▸ TEXT BLOCK
====================

Such an embedding induces an embedding of the corresponding thickened surfaces, and hence an R-linear map $j_*: {\mathscr S}(\Sigma , \mathcal P) \to {\mathscr S}(\Sigma ', \mathcal P').$

Remark 4.2. Our marked surfaces are finer than usual as marked points are signed, and the marking set might contain oriented circular boundary components. For technical reasons we require that each connected component of $\mathfrak S$ has at least one marked point.

Suppose $\mathcal P$ has no circular component. The skein module ${\mathscr S}(\Sigma , \mathcal P)$ has an algebra structure where the product of two stated $\mathcal N$ -tangles $\alpha $ and $\beta $ is obtained by stacking $\alpha $ above $\beta $ . This means, we first isotope so that $\alpha \subset \Sigma \times (0,1)$ and $\beta \subset (-1,0)$ then define $\alpha \beta = \alpha \cup \beta $ . For $e=p\times (-1,1)$ where $p\in \mathcal P^0$ , we will denote ${\mathsf {inv}}_p={\mathsf {inv}}_e$ , where ${\mathsf {inv}}_e$ defined in Proposition 2.6. Remark that with this product, the map ${\mathsf {inv}}_p$ is an algebra isomorphism.

For a marked surface $(\Sigma ,\mathcal P)$ , its associated boundary-oriented surface $\mathfrak S= \mathfrak S_{(\Sigma ,\mathcal P) }$ is defined as follows. For each $p\in \mathcal P^0$ , let $N(p)\subset { \partial \Sigma }$ be a small open interval containing p. Let $\mathfrak S$ be the result of removing the boundary ${ \partial \Sigma }$ , except for $\mathcal P^1$ and all the $N(p)$ , from  $\Sigma $ :

$$ \begin{align*}\mathfrak S= (\Sigma\setminus { \partial \Sigma} ) \cup \mathcal P^1 \cup (\bigcup_{p\in \mathcal P^0} N(p)) .\end{align*} $$

The orientation ${ \mathsf {or}}$ on $\partial \mathfrak S= (\bigcup _{p\in \mathcal P^0} N(p)) \cup \mathcal P^1$ is defined by: A component in $\mathcal P^1$ is already oriented, while a component $N(p)$ is oriented by the orientation coming from $\mathfrak S$ or its reverse according as p is positive or negative. The resulting $(\mathfrak S,{ \mathsf {or}})$ is a boundary-oriented surface.

====================

▸ OBJECTIVE
Transcribe the portion of the marked-surfaces text starting with "Remark 4.2. Our" and going on through "one marked point.".

====================

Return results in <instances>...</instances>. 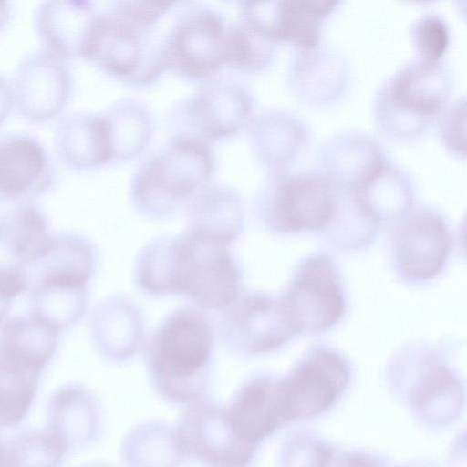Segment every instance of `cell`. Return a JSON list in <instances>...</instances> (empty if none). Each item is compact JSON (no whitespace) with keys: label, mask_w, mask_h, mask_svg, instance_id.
Here are the masks:
<instances>
[{"label":"cell","mask_w":467,"mask_h":467,"mask_svg":"<svg viewBox=\"0 0 467 467\" xmlns=\"http://www.w3.org/2000/svg\"><path fill=\"white\" fill-rule=\"evenodd\" d=\"M57 172L45 146L26 133L0 136V201L30 200L48 191Z\"/></svg>","instance_id":"17"},{"label":"cell","mask_w":467,"mask_h":467,"mask_svg":"<svg viewBox=\"0 0 467 467\" xmlns=\"http://www.w3.org/2000/svg\"><path fill=\"white\" fill-rule=\"evenodd\" d=\"M215 171L209 143L185 135H172L168 143L149 157L130 183L135 208L150 218L174 213L209 185Z\"/></svg>","instance_id":"3"},{"label":"cell","mask_w":467,"mask_h":467,"mask_svg":"<svg viewBox=\"0 0 467 467\" xmlns=\"http://www.w3.org/2000/svg\"><path fill=\"white\" fill-rule=\"evenodd\" d=\"M451 237L444 217L435 209H411L395 223L391 253L395 270L404 281L434 279L449 258Z\"/></svg>","instance_id":"12"},{"label":"cell","mask_w":467,"mask_h":467,"mask_svg":"<svg viewBox=\"0 0 467 467\" xmlns=\"http://www.w3.org/2000/svg\"><path fill=\"white\" fill-rule=\"evenodd\" d=\"M11 15V5L7 1H0V30L7 24Z\"/></svg>","instance_id":"41"},{"label":"cell","mask_w":467,"mask_h":467,"mask_svg":"<svg viewBox=\"0 0 467 467\" xmlns=\"http://www.w3.org/2000/svg\"><path fill=\"white\" fill-rule=\"evenodd\" d=\"M349 191L362 212L379 227L395 224L412 209V181L388 157Z\"/></svg>","instance_id":"22"},{"label":"cell","mask_w":467,"mask_h":467,"mask_svg":"<svg viewBox=\"0 0 467 467\" xmlns=\"http://www.w3.org/2000/svg\"><path fill=\"white\" fill-rule=\"evenodd\" d=\"M437 117L439 135L444 145L459 156L465 155V98L451 101Z\"/></svg>","instance_id":"36"},{"label":"cell","mask_w":467,"mask_h":467,"mask_svg":"<svg viewBox=\"0 0 467 467\" xmlns=\"http://www.w3.org/2000/svg\"><path fill=\"white\" fill-rule=\"evenodd\" d=\"M107 117L113 161H130L148 146L153 133V116L138 99H124L104 110Z\"/></svg>","instance_id":"32"},{"label":"cell","mask_w":467,"mask_h":467,"mask_svg":"<svg viewBox=\"0 0 467 467\" xmlns=\"http://www.w3.org/2000/svg\"><path fill=\"white\" fill-rule=\"evenodd\" d=\"M90 333L104 358L112 361L125 360L137 351L143 338L140 311L127 299L109 297L94 309Z\"/></svg>","instance_id":"26"},{"label":"cell","mask_w":467,"mask_h":467,"mask_svg":"<svg viewBox=\"0 0 467 467\" xmlns=\"http://www.w3.org/2000/svg\"><path fill=\"white\" fill-rule=\"evenodd\" d=\"M224 310L221 334L226 345L238 353L274 351L297 333L281 296L246 292Z\"/></svg>","instance_id":"10"},{"label":"cell","mask_w":467,"mask_h":467,"mask_svg":"<svg viewBox=\"0 0 467 467\" xmlns=\"http://www.w3.org/2000/svg\"><path fill=\"white\" fill-rule=\"evenodd\" d=\"M227 27L217 11L186 5L165 32L162 58L166 70L189 80H206L225 66Z\"/></svg>","instance_id":"8"},{"label":"cell","mask_w":467,"mask_h":467,"mask_svg":"<svg viewBox=\"0 0 467 467\" xmlns=\"http://www.w3.org/2000/svg\"><path fill=\"white\" fill-rule=\"evenodd\" d=\"M213 340L208 317L190 306L172 311L158 326L147 361L151 382L164 400L185 406L206 400Z\"/></svg>","instance_id":"2"},{"label":"cell","mask_w":467,"mask_h":467,"mask_svg":"<svg viewBox=\"0 0 467 467\" xmlns=\"http://www.w3.org/2000/svg\"><path fill=\"white\" fill-rule=\"evenodd\" d=\"M247 127L252 150L270 172L284 171L308 138L306 123L294 113L280 109L254 115Z\"/></svg>","instance_id":"23"},{"label":"cell","mask_w":467,"mask_h":467,"mask_svg":"<svg viewBox=\"0 0 467 467\" xmlns=\"http://www.w3.org/2000/svg\"><path fill=\"white\" fill-rule=\"evenodd\" d=\"M418 371L412 397L422 414L436 416L442 406L452 408L461 402L462 390L458 379L451 368L434 352V348L418 346Z\"/></svg>","instance_id":"31"},{"label":"cell","mask_w":467,"mask_h":467,"mask_svg":"<svg viewBox=\"0 0 467 467\" xmlns=\"http://www.w3.org/2000/svg\"><path fill=\"white\" fill-rule=\"evenodd\" d=\"M281 297L297 333L307 335L331 329L347 307L340 273L324 254H310L299 263Z\"/></svg>","instance_id":"9"},{"label":"cell","mask_w":467,"mask_h":467,"mask_svg":"<svg viewBox=\"0 0 467 467\" xmlns=\"http://www.w3.org/2000/svg\"><path fill=\"white\" fill-rule=\"evenodd\" d=\"M276 45V42L239 16L235 23L227 27L225 66L244 73L260 71L272 61Z\"/></svg>","instance_id":"33"},{"label":"cell","mask_w":467,"mask_h":467,"mask_svg":"<svg viewBox=\"0 0 467 467\" xmlns=\"http://www.w3.org/2000/svg\"><path fill=\"white\" fill-rule=\"evenodd\" d=\"M337 0H276L241 3L240 16L275 42H290L298 49L319 44L326 18Z\"/></svg>","instance_id":"15"},{"label":"cell","mask_w":467,"mask_h":467,"mask_svg":"<svg viewBox=\"0 0 467 467\" xmlns=\"http://www.w3.org/2000/svg\"><path fill=\"white\" fill-rule=\"evenodd\" d=\"M412 42L420 57L439 60L450 44V29L442 16L427 12L419 16L410 29Z\"/></svg>","instance_id":"35"},{"label":"cell","mask_w":467,"mask_h":467,"mask_svg":"<svg viewBox=\"0 0 467 467\" xmlns=\"http://www.w3.org/2000/svg\"><path fill=\"white\" fill-rule=\"evenodd\" d=\"M206 467H216V466H206Z\"/></svg>","instance_id":"43"},{"label":"cell","mask_w":467,"mask_h":467,"mask_svg":"<svg viewBox=\"0 0 467 467\" xmlns=\"http://www.w3.org/2000/svg\"><path fill=\"white\" fill-rule=\"evenodd\" d=\"M14 107V96L11 81L0 73V124Z\"/></svg>","instance_id":"40"},{"label":"cell","mask_w":467,"mask_h":467,"mask_svg":"<svg viewBox=\"0 0 467 467\" xmlns=\"http://www.w3.org/2000/svg\"><path fill=\"white\" fill-rule=\"evenodd\" d=\"M120 448L127 467H179L186 460L174 427L161 420L134 426L124 436Z\"/></svg>","instance_id":"30"},{"label":"cell","mask_w":467,"mask_h":467,"mask_svg":"<svg viewBox=\"0 0 467 467\" xmlns=\"http://www.w3.org/2000/svg\"><path fill=\"white\" fill-rule=\"evenodd\" d=\"M317 156L318 170L347 190L388 157L374 137L358 130L330 137L320 146Z\"/></svg>","instance_id":"24"},{"label":"cell","mask_w":467,"mask_h":467,"mask_svg":"<svg viewBox=\"0 0 467 467\" xmlns=\"http://www.w3.org/2000/svg\"><path fill=\"white\" fill-rule=\"evenodd\" d=\"M312 467H378V465L368 455L339 452L327 447H319L313 459Z\"/></svg>","instance_id":"38"},{"label":"cell","mask_w":467,"mask_h":467,"mask_svg":"<svg viewBox=\"0 0 467 467\" xmlns=\"http://www.w3.org/2000/svg\"><path fill=\"white\" fill-rule=\"evenodd\" d=\"M0 467H24L22 449L18 439L10 441V445L0 439Z\"/></svg>","instance_id":"39"},{"label":"cell","mask_w":467,"mask_h":467,"mask_svg":"<svg viewBox=\"0 0 467 467\" xmlns=\"http://www.w3.org/2000/svg\"><path fill=\"white\" fill-rule=\"evenodd\" d=\"M241 194L227 185H208L188 204L187 230L230 245L244 226Z\"/></svg>","instance_id":"27"},{"label":"cell","mask_w":467,"mask_h":467,"mask_svg":"<svg viewBox=\"0 0 467 467\" xmlns=\"http://www.w3.org/2000/svg\"><path fill=\"white\" fill-rule=\"evenodd\" d=\"M101 13L89 1L41 2L36 10L35 25L43 48L65 59H88Z\"/></svg>","instance_id":"16"},{"label":"cell","mask_w":467,"mask_h":467,"mask_svg":"<svg viewBox=\"0 0 467 467\" xmlns=\"http://www.w3.org/2000/svg\"><path fill=\"white\" fill-rule=\"evenodd\" d=\"M225 410L236 434L256 446L288 422L281 379L270 375L245 380Z\"/></svg>","instance_id":"19"},{"label":"cell","mask_w":467,"mask_h":467,"mask_svg":"<svg viewBox=\"0 0 467 467\" xmlns=\"http://www.w3.org/2000/svg\"><path fill=\"white\" fill-rule=\"evenodd\" d=\"M451 87V73L441 59L407 62L379 88L374 103L378 125L400 140L419 136L448 104Z\"/></svg>","instance_id":"4"},{"label":"cell","mask_w":467,"mask_h":467,"mask_svg":"<svg viewBox=\"0 0 467 467\" xmlns=\"http://www.w3.org/2000/svg\"><path fill=\"white\" fill-rule=\"evenodd\" d=\"M25 273L20 267L0 261V324L7 317L16 297L28 289Z\"/></svg>","instance_id":"37"},{"label":"cell","mask_w":467,"mask_h":467,"mask_svg":"<svg viewBox=\"0 0 467 467\" xmlns=\"http://www.w3.org/2000/svg\"><path fill=\"white\" fill-rule=\"evenodd\" d=\"M96 263L92 244L75 233L49 234L24 269L28 288L88 289Z\"/></svg>","instance_id":"18"},{"label":"cell","mask_w":467,"mask_h":467,"mask_svg":"<svg viewBox=\"0 0 467 467\" xmlns=\"http://www.w3.org/2000/svg\"><path fill=\"white\" fill-rule=\"evenodd\" d=\"M343 189L319 170L270 172L257 200L263 223L278 234L323 233L341 201Z\"/></svg>","instance_id":"5"},{"label":"cell","mask_w":467,"mask_h":467,"mask_svg":"<svg viewBox=\"0 0 467 467\" xmlns=\"http://www.w3.org/2000/svg\"><path fill=\"white\" fill-rule=\"evenodd\" d=\"M174 429L185 459L207 466L248 467L257 449L236 434L225 407L207 400L187 406Z\"/></svg>","instance_id":"11"},{"label":"cell","mask_w":467,"mask_h":467,"mask_svg":"<svg viewBox=\"0 0 467 467\" xmlns=\"http://www.w3.org/2000/svg\"><path fill=\"white\" fill-rule=\"evenodd\" d=\"M52 430L67 447L84 445L98 434L101 414L95 396L79 385H67L51 398Z\"/></svg>","instance_id":"29"},{"label":"cell","mask_w":467,"mask_h":467,"mask_svg":"<svg viewBox=\"0 0 467 467\" xmlns=\"http://www.w3.org/2000/svg\"><path fill=\"white\" fill-rule=\"evenodd\" d=\"M349 379L348 361L336 349L324 345L307 349L289 375L281 379L288 422L329 408Z\"/></svg>","instance_id":"13"},{"label":"cell","mask_w":467,"mask_h":467,"mask_svg":"<svg viewBox=\"0 0 467 467\" xmlns=\"http://www.w3.org/2000/svg\"><path fill=\"white\" fill-rule=\"evenodd\" d=\"M47 229L46 215L31 200L7 202L0 212V261L25 269L49 234Z\"/></svg>","instance_id":"28"},{"label":"cell","mask_w":467,"mask_h":467,"mask_svg":"<svg viewBox=\"0 0 467 467\" xmlns=\"http://www.w3.org/2000/svg\"><path fill=\"white\" fill-rule=\"evenodd\" d=\"M54 147L67 167L88 171L113 161L109 127L104 111H70L59 118Z\"/></svg>","instance_id":"20"},{"label":"cell","mask_w":467,"mask_h":467,"mask_svg":"<svg viewBox=\"0 0 467 467\" xmlns=\"http://www.w3.org/2000/svg\"><path fill=\"white\" fill-rule=\"evenodd\" d=\"M157 25H141L111 6L101 13L88 60L106 74L134 86L152 83L166 71L163 37Z\"/></svg>","instance_id":"6"},{"label":"cell","mask_w":467,"mask_h":467,"mask_svg":"<svg viewBox=\"0 0 467 467\" xmlns=\"http://www.w3.org/2000/svg\"><path fill=\"white\" fill-rule=\"evenodd\" d=\"M47 364L0 330V426L26 417Z\"/></svg>","instance_id":"21"},{"label":"cell","mask_w":467,"mask_h":467,"mask_svg":"<svg viewBox=\"0 0 467 467\" xmlns=\"http://www.w3.org/2000/svg\"><path fill=\"white\" fill-rule=\"evenodd\" d=\"M251 93L239 82L211 78L172 109V135L190 136L206 143L231 137L254 117Z\"/></svg>","instance_id":"7"},{"label":"cell","mask_w":467,"mask_h":467,"mask_svg":"<svg viewBox=\"0 0 467 467\" xmlns=\"http://www.w3.org/2000/svg\"><path fill=\"white\" fill-rule=\"evenodd\" d=\"M228 246L190 230L156 238L138 255L135 282L150 295H182L202 308L225 309L241 294L243 280Z\"/></svg>","instance_id":"1"},{"label":"cell","mask_w":467,"mask_h":467,"mask_svg":"<svg viewBox=\"0 0 467 467\" xmlns=\"http://www.w3.org/2000/svg\"><path fill=\"white\" fill-rule=\"evenodd\" d=\"M289 72L292 89L310 103H327L339 96L348 79V66L343 57L319 44L298 49Z\"/></svg>","instance_id":"25"},{"label":"cell","mask_w":467,"mask_h":467,"mask_svg":"<svg viewBox=\"0 0 467 467\" xmlns=\"http://www.w3.org/2000/svg\"><path fill=\"white\" fill-rule=\"evenodd\" d=\"M30 314L58 333L77 323L88 306V289L28 288Z\"/></svg>","instance_id":"34"},{"label":"cell","mask_w":467,"mask_h":467,"mask_svg":"<svg viewBox=\"0 0 467 467\" xmlns=\"http://www.w3.org/2000/svg\"><path fill=\"white\" fill-rule=\"evenodd\" d=\"M14 107L31 122H46L64 109L71 90L67 59L40 48L17 64L11 80Z\"/></svg>","instance_id":"14"},{"label":"cell","mask_w":467,"mask_h":467,"mask_svg":"<svg viewBox=\"0 0 467 467\" xmlns=\"http://www.w3.org/2000/svg\"><path fill=\"white\" fill-rule=\"evenodd\" d=\"M87 467H109V466H108L106 464L97 463V464H92V465H89Z\"/></svg>","instance_id":"42"}]
</instances>
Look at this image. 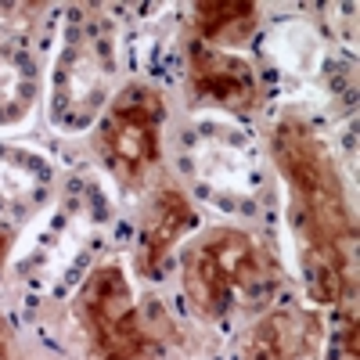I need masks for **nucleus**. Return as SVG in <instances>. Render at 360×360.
<instances>
[{
  "mask_svg": "<svg viewBox=\"0 0 360 360\" xmlns=\"http://www.w3.org/2000/svg\"><path fill=\"white\" fill-rule=\"evenodd\" d=\"M314 321L295 310L266 314L242 342V360H299L310 349Z\"/></svg>",
  "mask_w": 360,
  "mask_h": 360,
  "instance_id": "nucleus-7",
  "label": "nucleus"
},
{
  "mask_svg": "<svg viewBox=\"0 0 360 360\" xmlns=\"http://www.w3.org/2000/svg\"><path fill=\"white\" fill-rule=\"evenodd\" d=\"M159 127H162V98L152 86H127L108 108L98 152L115 180L127 188H137L144 173L159 162Z\"/></svg>",
  "mask_w": 360,
  "mask_h": 360,
  "instance_id": "nucleus-4",
  "label": "nucleus"
},
{
  "mask_svg": "<svg viewBox=\"0 0 360 360\" xmlns=\"http://www.w3.org/2000/svg\"><path fill=\"white\" fill-rule=\"evenodd\" d=\"M188 69H191V86L202 101L224 105V108H234V112L256 108L259 83L252 76V65L242 62V58L195 40L188 47Z\"/></svg>",
  "mask_w": 360,
  "mask_h": 360,
  "instance_id": "nucleus-5",
  "label": "nucleus"
},
{
  "mask_svg": "<svg viewBox=\"0 0 360 360\" xmlns=\"http://www.w3.org/2000/svg\"><path fill=\"white\" fill-rule=\"evenodd\" d=\"M8 242H11V234L0 231V266H4V256H8Z\"/></svg>",
  "mask_w": 360,
  "mask_h": 360,
  "instance_id": "nucleus-9",
  "label": "nucleus"
},
{
  "mask_svg": "<svg viewBox=\"0 0 360 360\" xmlns=\"http://www.w3.org/2000/svg\"><path fill=\"white\" fill-rule=\"evenodd\" d=\"M191 224H195V209L176 188H162L152 198V209H148V220L141 231V266L148 278L159 274L162 259L173 252V245L184 238Z\"/></svg>",
  "mask_w": 360,
  "mask_h": 360,
  "instance_id": "nucleus-6",
  "label": "nucleus"
},
{
  "mask_svg": "<svg viewBox=\"0 0 360 360\" xmlns=\"http://www.w3.org/2000/svg\"><path fill=\"white\" fill-rule=\"evenodd\" d=\"M0 360H11V353H8V346H4V339H0Z\"/></svg>",
  "mask_w": 360,
  "mask_h": 360,
  "instance_id": "nucleus-10",
  "label": "nucleus"
},
{
  "mask_svg": "<svg viewBox=\"0 0 360 360\" xmlns=\"http://www.w3.org/2000/svg\"><path fill=\"white\" fill-rule=\"evenodd\" d=\"M266 274L263 249L238 227H213L195 245L184 249L180 259V281L191 299L195 314L217 321L224 317L238 292H249Z\"/></svg>",
  "mask_w": 360,
  "mask_h": 360,
  "instance_id": "nucleus-2",
  "label": "nucleus"
},
{
  "mask_svg": "<svg viewBox=\"0 0 360 360\" xmlns=\"http://www.w3.org/2000/svg\"><path fill=\"white\" fill-rule=\"evenodd\" d=\"M278 173L288 184L292 227L299 238L307 292L314 303H342V292L353 281V242L356 227L346 205V188L324 141L295 115H285L270 137Z\"/></svg>",
  "mask_w": 360,
  "mask_h": 360,
  "instance_id": "nucleus-1",
  "label": "nucleus"
},
{
  "mask_svg": "<svg viewBox=\"0 0 360 360\" xmlns=\"http://www.w3.org/2000/svg\"><path fill=\"white\" fill-rule=\"evenodd\" d=\"M259 8L252 0H202L195 4V25L202 44H242L252 37Z\"/></svg>",
  "mask_w": 360,
  "mask_h": 360,
  "instance_id": "nucleus-8",
  "label": "nucleus"
},
{
  "mask_svg": "<svg viewBox=\"0 0 360 360\" xmlns=\"http://www.w3.org/2000/svg\"><path fill=\"white\" fill-rule=\"evenodd\" d=\"M76 314L90 339L94 360H162L155 335L141 321L127 270L119 259L90 270L76 299Z\"/></svg>",
  "mask_w": 360,
  "mask_h": 360,
  "instance_id": "nucleus-3",
  "label": "nucleus"
}]
</instances>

====================

▸ SOLVED EXERCISE
Remark 4.2. Our marked surfaces are finer than usual as marked points are signed, and the marking set might contain oriented circular boundary components. For technical reasons we require that each connected component of $\mathfrak S$ has at least one marked point.